## Extrait du document
▶

Les principales caractéristiques d’une épidémie est d’être à la fois soudaine (difficile à prévoir) et contagieuse (à dimension mondiale). Ainsi en fut-il de la grippe « aviaire » (en 2007) ou de la grippe « porcine » (il y a quelques semaines).
Une comparaison s’impose alors avec les crises financières, souvent mal anticipées et malaisées à limiter dans l’espace, malgré les théories diverses de « décorrélation » évoquées par les analystes.

◀

## Consignes
1 > Relevez tous les mots placés entre guillemets dans l'extrait sur les épidémies.
2 > Rédigez la suite de l'extrait sur les épidémies, à partir de sa dernière phrase.
Les lignes ci-après sont tirées d'une source différente.

## Données extraites
▶

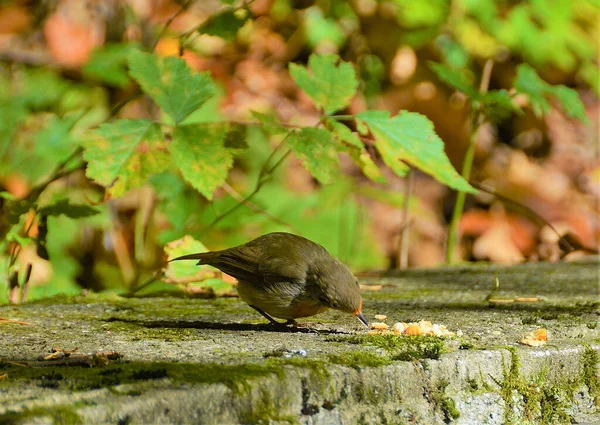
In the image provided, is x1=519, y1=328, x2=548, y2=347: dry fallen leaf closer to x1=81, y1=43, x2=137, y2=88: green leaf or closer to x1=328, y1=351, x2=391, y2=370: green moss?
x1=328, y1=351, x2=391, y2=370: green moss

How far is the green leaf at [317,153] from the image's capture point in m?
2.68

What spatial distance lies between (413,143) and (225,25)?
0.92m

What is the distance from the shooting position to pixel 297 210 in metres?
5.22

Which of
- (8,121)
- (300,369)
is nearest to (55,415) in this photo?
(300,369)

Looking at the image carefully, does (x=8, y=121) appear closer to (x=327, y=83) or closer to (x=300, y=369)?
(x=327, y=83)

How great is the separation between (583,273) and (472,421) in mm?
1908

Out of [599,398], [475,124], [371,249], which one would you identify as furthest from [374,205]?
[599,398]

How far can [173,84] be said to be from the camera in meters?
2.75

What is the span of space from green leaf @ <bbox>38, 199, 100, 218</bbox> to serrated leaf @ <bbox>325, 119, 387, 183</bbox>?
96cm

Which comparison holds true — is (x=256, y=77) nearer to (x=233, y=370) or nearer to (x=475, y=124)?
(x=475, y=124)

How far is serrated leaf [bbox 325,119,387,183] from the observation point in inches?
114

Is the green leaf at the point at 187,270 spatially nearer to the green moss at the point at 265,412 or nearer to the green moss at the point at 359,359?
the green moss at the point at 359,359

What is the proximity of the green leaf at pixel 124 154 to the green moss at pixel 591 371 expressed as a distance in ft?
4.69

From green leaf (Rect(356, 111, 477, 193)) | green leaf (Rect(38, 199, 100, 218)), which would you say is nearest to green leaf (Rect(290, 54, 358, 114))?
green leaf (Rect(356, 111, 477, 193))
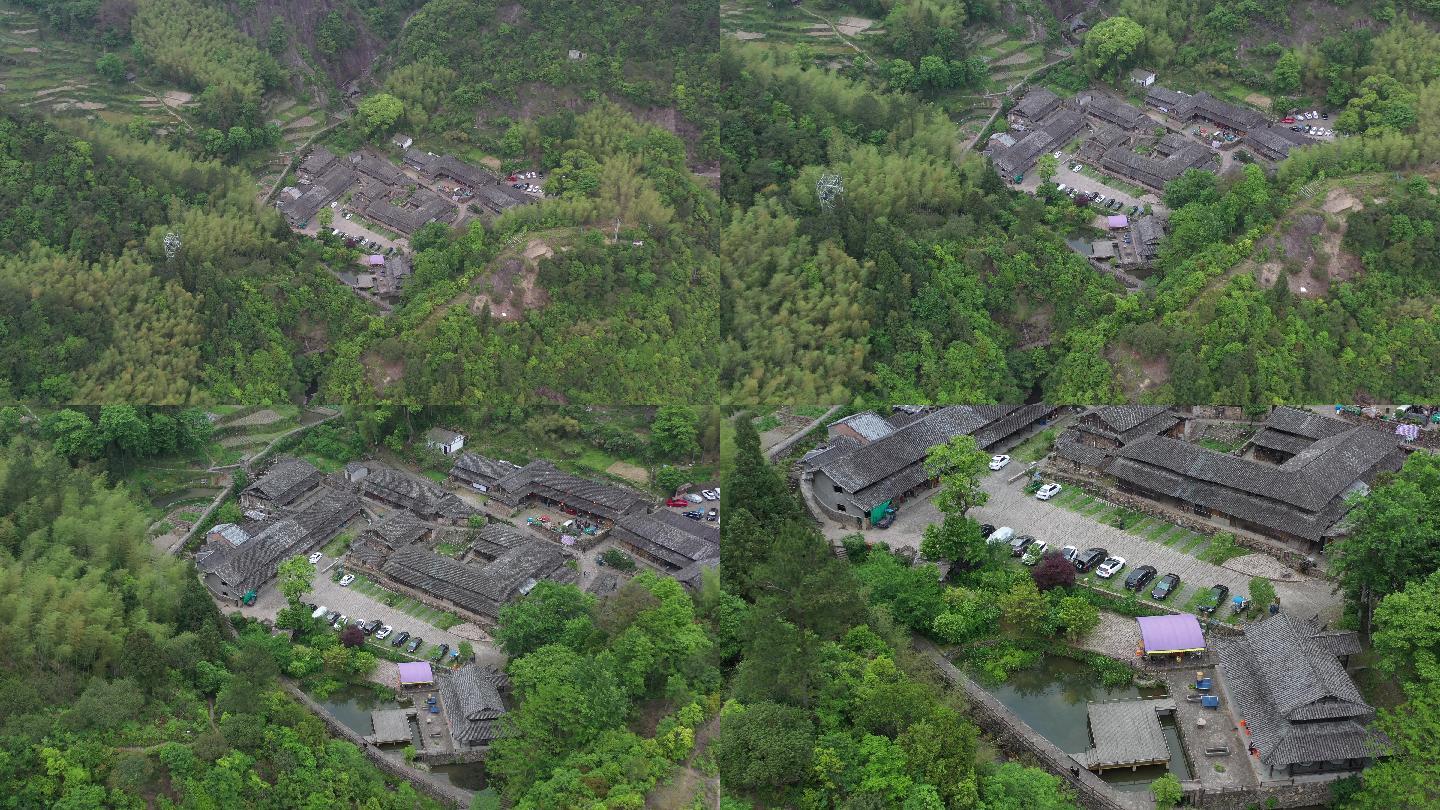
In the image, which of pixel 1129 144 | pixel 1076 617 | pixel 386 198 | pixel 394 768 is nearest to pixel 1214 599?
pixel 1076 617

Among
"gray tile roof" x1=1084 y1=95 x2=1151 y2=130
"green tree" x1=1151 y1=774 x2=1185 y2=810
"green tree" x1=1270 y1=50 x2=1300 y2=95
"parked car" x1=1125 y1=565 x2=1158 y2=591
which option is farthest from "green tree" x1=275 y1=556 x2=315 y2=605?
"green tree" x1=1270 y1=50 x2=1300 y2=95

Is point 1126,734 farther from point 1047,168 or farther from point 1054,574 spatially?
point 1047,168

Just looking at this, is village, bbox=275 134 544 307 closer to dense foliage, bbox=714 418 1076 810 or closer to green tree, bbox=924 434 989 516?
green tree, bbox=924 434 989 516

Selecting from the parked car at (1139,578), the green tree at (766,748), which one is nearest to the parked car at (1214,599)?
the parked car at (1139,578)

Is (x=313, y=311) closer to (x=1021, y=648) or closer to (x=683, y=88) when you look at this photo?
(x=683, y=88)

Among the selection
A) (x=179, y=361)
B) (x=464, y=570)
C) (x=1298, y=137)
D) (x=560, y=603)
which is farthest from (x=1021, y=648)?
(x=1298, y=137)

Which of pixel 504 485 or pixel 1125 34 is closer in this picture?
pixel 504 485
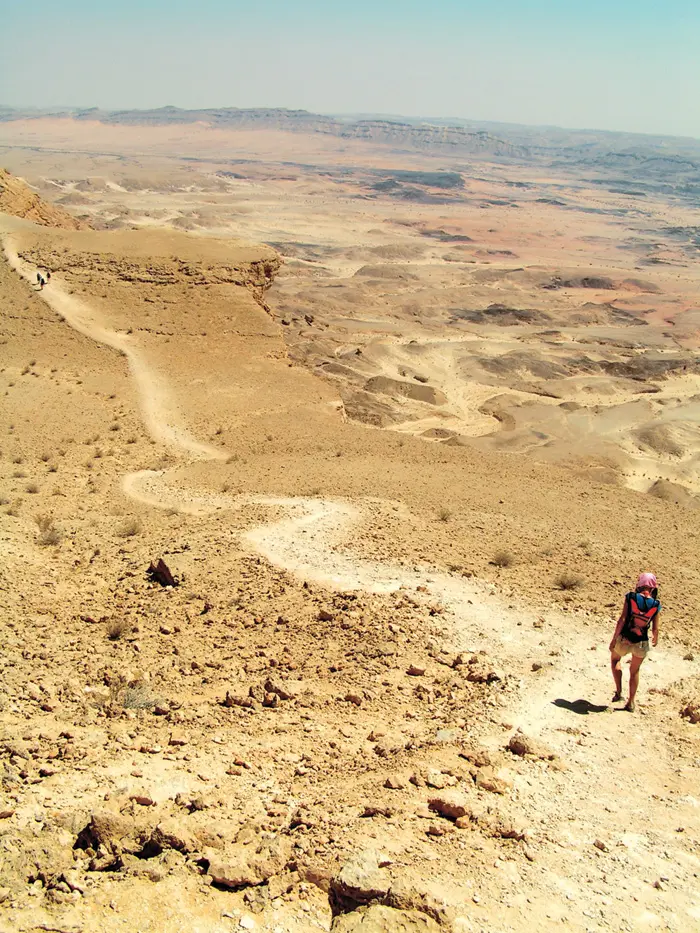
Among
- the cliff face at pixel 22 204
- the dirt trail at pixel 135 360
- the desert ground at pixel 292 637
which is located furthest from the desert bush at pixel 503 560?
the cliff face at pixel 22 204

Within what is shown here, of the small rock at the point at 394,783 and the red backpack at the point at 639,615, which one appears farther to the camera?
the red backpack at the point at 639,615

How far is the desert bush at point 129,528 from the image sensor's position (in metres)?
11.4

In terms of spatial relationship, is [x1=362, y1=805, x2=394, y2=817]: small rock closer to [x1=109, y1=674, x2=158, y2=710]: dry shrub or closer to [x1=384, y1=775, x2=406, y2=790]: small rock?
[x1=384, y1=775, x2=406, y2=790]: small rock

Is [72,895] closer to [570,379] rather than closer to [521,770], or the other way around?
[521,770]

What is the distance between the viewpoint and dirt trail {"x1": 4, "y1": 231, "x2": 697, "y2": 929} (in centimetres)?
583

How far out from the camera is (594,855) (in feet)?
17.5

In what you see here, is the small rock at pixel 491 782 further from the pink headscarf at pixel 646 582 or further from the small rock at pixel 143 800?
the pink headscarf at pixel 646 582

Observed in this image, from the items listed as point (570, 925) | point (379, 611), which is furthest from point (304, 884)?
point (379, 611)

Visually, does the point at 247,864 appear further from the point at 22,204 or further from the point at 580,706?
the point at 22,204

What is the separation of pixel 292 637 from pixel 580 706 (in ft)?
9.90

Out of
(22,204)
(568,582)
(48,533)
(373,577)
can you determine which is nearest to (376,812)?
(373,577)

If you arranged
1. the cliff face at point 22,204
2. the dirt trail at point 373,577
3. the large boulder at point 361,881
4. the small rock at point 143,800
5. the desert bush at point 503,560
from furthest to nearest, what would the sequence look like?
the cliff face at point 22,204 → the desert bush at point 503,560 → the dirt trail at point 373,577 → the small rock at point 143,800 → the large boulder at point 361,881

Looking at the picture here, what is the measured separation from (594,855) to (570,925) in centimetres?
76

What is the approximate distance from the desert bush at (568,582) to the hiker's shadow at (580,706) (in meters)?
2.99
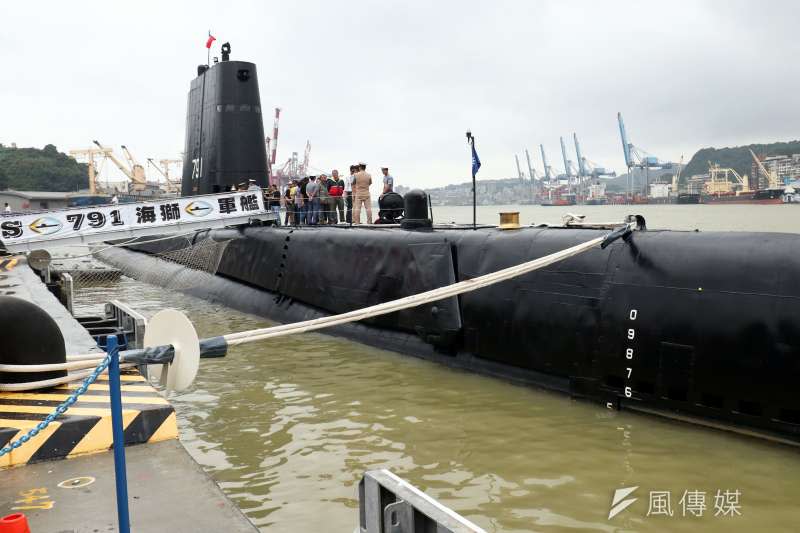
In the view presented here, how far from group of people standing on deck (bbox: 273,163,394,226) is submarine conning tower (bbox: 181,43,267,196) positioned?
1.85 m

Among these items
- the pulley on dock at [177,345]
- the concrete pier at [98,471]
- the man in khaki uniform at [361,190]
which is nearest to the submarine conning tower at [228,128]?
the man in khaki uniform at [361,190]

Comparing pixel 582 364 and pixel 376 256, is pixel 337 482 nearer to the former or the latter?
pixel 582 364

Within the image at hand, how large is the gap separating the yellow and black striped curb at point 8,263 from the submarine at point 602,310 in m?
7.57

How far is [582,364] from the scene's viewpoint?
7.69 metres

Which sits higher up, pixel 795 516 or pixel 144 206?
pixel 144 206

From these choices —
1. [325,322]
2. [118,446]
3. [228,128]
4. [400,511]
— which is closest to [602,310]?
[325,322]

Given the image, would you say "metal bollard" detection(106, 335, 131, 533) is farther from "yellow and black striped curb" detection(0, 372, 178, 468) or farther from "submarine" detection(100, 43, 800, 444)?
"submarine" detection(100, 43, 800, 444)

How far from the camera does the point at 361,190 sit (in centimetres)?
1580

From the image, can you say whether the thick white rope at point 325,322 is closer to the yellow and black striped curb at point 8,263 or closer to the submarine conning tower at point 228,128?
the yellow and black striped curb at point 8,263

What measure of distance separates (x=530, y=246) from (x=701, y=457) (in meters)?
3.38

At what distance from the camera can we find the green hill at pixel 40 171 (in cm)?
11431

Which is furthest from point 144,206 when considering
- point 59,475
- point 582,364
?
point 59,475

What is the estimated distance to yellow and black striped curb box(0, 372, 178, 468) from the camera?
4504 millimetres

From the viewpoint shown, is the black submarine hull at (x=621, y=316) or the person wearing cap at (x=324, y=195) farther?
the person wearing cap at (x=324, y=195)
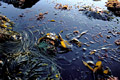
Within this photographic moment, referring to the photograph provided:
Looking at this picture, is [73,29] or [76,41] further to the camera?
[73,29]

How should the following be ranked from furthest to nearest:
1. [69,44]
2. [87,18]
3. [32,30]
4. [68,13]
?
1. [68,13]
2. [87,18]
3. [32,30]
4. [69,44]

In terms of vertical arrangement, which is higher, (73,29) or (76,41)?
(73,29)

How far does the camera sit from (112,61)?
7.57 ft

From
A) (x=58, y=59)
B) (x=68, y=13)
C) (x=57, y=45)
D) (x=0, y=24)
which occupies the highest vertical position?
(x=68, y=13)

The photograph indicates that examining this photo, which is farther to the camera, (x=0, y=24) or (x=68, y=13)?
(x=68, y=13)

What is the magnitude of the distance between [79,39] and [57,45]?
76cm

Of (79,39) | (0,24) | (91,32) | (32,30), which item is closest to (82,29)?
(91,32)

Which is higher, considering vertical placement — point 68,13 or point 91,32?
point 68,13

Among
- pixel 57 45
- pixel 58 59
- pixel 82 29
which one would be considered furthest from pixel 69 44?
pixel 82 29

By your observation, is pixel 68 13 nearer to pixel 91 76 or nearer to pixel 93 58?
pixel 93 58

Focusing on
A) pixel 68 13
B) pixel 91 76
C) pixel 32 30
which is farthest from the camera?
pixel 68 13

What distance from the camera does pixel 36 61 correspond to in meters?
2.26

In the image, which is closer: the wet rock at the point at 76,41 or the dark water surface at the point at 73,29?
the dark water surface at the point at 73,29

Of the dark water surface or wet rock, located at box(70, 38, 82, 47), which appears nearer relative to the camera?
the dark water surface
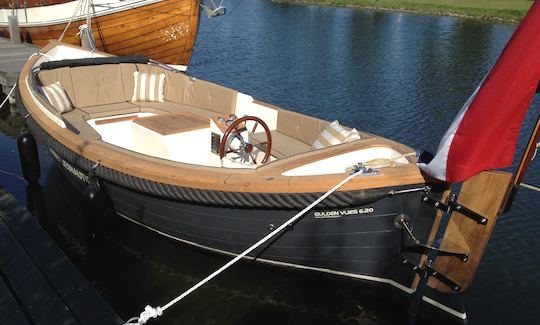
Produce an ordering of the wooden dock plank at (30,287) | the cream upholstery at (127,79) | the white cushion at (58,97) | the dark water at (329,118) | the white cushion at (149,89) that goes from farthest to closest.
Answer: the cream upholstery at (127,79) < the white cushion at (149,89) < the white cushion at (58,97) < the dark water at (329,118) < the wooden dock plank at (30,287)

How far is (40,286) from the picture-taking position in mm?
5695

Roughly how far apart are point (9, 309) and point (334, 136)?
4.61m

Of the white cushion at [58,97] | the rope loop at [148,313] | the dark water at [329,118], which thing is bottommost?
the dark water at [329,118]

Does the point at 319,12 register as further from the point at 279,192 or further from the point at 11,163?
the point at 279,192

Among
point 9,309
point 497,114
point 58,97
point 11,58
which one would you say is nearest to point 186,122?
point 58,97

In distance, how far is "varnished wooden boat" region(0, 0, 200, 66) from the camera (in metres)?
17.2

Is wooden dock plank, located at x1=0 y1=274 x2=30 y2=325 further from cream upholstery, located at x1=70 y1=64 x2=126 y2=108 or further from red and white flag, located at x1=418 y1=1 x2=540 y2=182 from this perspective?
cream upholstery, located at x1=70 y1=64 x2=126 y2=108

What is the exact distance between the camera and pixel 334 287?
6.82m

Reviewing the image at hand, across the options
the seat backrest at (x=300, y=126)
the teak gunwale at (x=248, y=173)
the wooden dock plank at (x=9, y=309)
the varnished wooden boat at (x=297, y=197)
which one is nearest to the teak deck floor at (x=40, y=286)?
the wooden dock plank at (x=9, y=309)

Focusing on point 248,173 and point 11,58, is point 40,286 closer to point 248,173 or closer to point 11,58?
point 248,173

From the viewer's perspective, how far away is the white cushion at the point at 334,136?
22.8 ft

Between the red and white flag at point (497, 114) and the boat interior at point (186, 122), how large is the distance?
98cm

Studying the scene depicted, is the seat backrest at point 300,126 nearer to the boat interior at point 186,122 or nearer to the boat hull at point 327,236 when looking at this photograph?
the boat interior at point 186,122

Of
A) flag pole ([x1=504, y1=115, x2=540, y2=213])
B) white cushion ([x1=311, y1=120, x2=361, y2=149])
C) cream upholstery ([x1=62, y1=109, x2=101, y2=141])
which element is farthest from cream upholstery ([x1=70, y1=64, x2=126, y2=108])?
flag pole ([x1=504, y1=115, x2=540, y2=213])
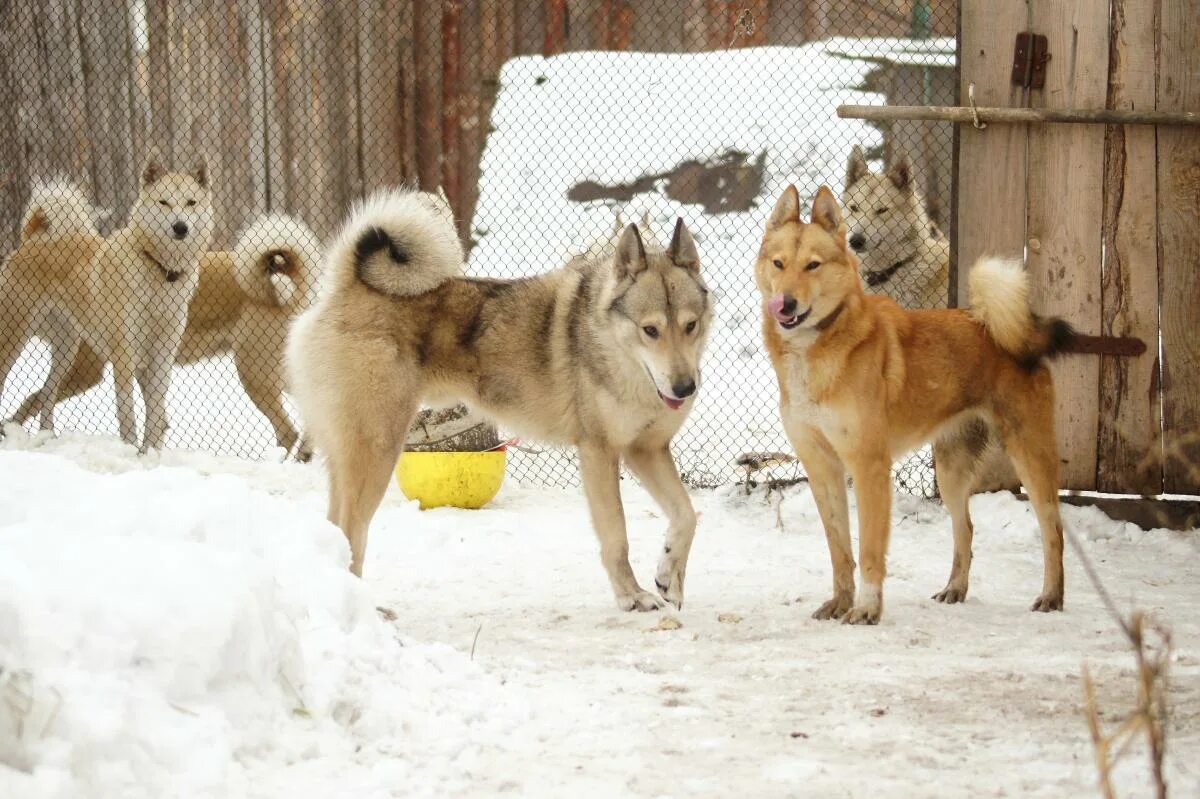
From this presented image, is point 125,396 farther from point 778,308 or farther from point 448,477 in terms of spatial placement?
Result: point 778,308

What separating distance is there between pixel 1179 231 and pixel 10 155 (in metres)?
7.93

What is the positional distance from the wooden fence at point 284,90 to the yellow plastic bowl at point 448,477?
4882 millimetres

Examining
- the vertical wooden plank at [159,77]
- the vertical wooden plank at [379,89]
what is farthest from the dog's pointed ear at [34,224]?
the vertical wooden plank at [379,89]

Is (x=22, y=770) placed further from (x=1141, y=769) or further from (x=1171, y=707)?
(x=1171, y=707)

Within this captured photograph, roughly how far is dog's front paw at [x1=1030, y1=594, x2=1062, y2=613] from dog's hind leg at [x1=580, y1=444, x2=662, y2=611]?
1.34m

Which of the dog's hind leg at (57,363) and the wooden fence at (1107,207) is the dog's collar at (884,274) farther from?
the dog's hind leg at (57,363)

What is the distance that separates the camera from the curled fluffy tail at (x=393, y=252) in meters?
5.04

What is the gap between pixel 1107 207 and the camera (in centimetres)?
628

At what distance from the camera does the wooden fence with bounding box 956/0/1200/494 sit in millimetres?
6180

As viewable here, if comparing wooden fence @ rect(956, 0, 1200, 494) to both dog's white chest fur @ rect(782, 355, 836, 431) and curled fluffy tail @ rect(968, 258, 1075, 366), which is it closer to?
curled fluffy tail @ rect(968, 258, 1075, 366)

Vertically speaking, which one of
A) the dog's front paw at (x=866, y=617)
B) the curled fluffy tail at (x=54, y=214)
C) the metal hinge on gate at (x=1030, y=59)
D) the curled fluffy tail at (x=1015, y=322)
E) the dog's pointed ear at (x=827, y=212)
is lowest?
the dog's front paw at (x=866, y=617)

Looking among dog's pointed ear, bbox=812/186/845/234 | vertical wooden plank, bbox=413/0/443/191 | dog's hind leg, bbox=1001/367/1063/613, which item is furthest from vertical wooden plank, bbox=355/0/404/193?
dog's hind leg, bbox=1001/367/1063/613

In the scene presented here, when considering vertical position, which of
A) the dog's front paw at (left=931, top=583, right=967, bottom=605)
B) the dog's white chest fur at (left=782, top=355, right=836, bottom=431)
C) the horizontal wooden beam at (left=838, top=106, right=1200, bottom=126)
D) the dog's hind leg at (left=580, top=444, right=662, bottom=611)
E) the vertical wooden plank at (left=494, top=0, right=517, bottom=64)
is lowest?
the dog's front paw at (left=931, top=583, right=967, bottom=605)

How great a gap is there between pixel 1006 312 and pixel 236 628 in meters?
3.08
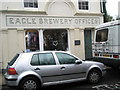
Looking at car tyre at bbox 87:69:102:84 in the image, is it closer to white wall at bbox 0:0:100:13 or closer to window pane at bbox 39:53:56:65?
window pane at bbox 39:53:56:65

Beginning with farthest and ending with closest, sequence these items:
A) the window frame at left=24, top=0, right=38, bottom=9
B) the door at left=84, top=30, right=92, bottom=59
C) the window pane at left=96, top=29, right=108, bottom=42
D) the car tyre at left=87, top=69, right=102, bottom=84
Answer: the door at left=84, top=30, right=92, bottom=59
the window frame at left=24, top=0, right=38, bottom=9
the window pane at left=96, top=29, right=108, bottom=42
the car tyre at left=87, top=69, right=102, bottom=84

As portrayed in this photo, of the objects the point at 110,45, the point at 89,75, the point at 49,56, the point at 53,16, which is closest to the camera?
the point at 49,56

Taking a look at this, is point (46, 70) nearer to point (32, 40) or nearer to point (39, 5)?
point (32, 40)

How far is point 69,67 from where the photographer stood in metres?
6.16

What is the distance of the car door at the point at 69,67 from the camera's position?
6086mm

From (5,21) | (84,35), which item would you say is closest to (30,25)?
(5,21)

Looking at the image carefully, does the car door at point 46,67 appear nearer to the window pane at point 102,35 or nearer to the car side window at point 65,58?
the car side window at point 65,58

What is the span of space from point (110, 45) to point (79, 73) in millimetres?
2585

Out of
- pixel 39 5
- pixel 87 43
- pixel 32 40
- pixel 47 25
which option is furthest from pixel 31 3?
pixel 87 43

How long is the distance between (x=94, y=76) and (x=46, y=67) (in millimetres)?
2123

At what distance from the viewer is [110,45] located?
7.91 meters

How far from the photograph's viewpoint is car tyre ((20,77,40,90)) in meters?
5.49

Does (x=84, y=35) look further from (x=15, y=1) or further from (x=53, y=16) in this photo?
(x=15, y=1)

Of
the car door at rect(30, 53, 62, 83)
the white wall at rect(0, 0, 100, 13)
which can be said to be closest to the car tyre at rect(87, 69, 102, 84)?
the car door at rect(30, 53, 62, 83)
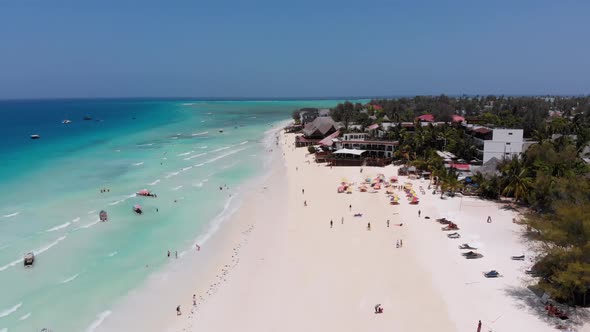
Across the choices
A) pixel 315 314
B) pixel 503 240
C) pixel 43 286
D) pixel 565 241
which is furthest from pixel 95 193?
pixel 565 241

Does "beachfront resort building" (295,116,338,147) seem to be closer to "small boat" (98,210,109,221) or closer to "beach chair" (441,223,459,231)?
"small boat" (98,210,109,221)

◀

## Corrigé
1 > aviaire, porcine, décorrélation

2 >
La prochaine « épidémie » financière pourrait bien se déclencher prochainement avec les CDS (Credit Default Swaps), en tant que « virus de contamination ». En effet , sur les 680 000 milliards de dollars d’encours de produits dérivés actuellement enregistrés au niveau international, les CDS représentent plus de 38 000 milliards, selon les chiffres fournis par l’ISDA ( International Swaps & Derivatives Association). Certes, le montant à risque (c’est à dire, des encours susceptibles de faire l’objet de défaut de paiement) est beaucoup moins élevé, compte- tenu des nombreuses opérations de revente visant les mêmes contrats. Toutefois, en raison de l’opacité totale de ces opérations, la fourchette statistique est très large : entre 4 000 et 1 500 milliards de dollars ! Il faut savoir que la faillite d’AIG est en grande partie liée à ces CDS, à travers la filiale AIG Financial Products : 150 milliards se sont évaporés en quelques semaines.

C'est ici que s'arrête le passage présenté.